A decisão pode provocar uma reação nos ativos globais, com um impacto que também será sentido na América Latina, embora os analistas concordem que um corte já foi ‘precificado’ pelos mercados.
Dólar na América Latina
O dólar esteve em uma clara trajetória de queda ao longo de 2025. No primeiro semestre do ano, registrou seu pior desempenho desde 1973 e, embora tenha se recuperado em julho, a desvalorização foi retomada em agosto e se estendeu até setembro.
O índice Bloomberg Dollar Spot caiu 8% no acumulado do ano, pressionado pela perda de confiança no dólar devido às políticas do presidente Donald Trump, à pressão que seu governo exerceu sobre o Fed e às expectativas crescentes de um corte na taxa de juros.
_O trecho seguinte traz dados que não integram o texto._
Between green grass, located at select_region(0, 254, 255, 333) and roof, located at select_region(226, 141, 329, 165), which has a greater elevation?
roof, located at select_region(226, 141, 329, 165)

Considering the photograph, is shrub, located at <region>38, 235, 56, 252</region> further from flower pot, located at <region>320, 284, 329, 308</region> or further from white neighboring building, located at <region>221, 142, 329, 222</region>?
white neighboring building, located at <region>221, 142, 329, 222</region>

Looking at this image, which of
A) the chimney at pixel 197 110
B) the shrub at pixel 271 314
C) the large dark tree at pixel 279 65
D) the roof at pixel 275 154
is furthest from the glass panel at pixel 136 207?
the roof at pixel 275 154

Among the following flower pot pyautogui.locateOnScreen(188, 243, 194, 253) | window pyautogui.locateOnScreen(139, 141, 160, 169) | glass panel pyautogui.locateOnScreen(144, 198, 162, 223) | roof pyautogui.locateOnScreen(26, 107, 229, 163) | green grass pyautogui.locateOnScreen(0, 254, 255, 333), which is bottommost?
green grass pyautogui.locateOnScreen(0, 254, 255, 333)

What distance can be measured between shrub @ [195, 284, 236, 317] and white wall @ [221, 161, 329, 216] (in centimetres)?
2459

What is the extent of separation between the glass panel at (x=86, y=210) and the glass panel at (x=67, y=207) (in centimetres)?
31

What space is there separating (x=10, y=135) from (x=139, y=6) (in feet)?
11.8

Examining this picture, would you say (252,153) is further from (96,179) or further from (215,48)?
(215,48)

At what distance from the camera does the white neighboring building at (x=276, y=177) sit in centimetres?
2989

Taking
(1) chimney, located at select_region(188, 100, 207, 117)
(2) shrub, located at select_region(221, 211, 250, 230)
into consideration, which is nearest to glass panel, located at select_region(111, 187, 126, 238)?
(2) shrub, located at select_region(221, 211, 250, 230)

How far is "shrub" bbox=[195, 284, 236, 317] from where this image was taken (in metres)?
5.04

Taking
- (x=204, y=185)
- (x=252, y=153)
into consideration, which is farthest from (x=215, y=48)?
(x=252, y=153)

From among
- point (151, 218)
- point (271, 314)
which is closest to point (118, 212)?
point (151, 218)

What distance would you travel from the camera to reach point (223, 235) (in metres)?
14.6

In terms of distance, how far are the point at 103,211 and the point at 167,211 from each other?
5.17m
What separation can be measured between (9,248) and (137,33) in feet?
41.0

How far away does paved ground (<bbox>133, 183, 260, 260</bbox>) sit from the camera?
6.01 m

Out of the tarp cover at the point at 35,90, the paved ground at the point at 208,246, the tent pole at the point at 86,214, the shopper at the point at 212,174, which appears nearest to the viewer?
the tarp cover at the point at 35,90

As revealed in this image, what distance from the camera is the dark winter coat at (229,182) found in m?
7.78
Enquanto os investidores esperavam que as taxas de referência ficassem mais baixas, o que tornam os ativos em dólar menos atraentes em relação a outros mercados, e pressionassem a moeda para baixo, o efeito é matizado na América Latina, embora as moedas da região tenham tirado proveito da fraqueza global do dólar.
Marcelo Rebelo, economista-chefe do Banco do Brasil, observou que o corte nas taxas já está “amplamente incorporado nos mercados”, o que limitaria uma reação imediata em relação ao dólar.
Entretanto, ele observou que o diferencial de taxas ainda apoia moedas como o real brasileiro do ponto de vista do carry trade, com espaço para alguma valorização. Em sua opinião, os movimentos dependerão de sinais “quanto ao ritmo e à profundidade do ciclo de flexibilização monetária, especialmente se o corte inicial for de apenas 25 pontos-base“.
Para o peso mexicano, um corte também poderia ter efeitos limitados. Julio Ruiz, analista do Citi, disse que, se isso acontecer, “o diferencial de taxas entre o Banco do México e o Federal Reserve aumentaria, o que ajudaria a sustentar a paridade entre o peso e o dólar”, e que essa notícia poderia favorecer uma valorização da moeda.
Na corretora Monex, eles veem um impacto limitado. Jannet Quiroz, vice-diretor de análise, alertou que eles não esperam “um movimento significativo na taxa de câmbio”, uma vez que a expectativa de um corte de 25 pontos-base já foi amplamente precificado pelo mercado.
“É improvável que a decisão do Fed exerça pressão adicional sobre a taxa de câmbio”
Jannet Quiroz, subdirectora de análisis de Monex
Na mesma linha, Camilo Pérez-Álvarez, diretor de pesquisa econômica do Banco de Bogotá, considerou que, para o peso colombiano, “o dólar já incorporou quase totalmente um corte em setembro e possíveis movimentos adicionais no restante do ano”.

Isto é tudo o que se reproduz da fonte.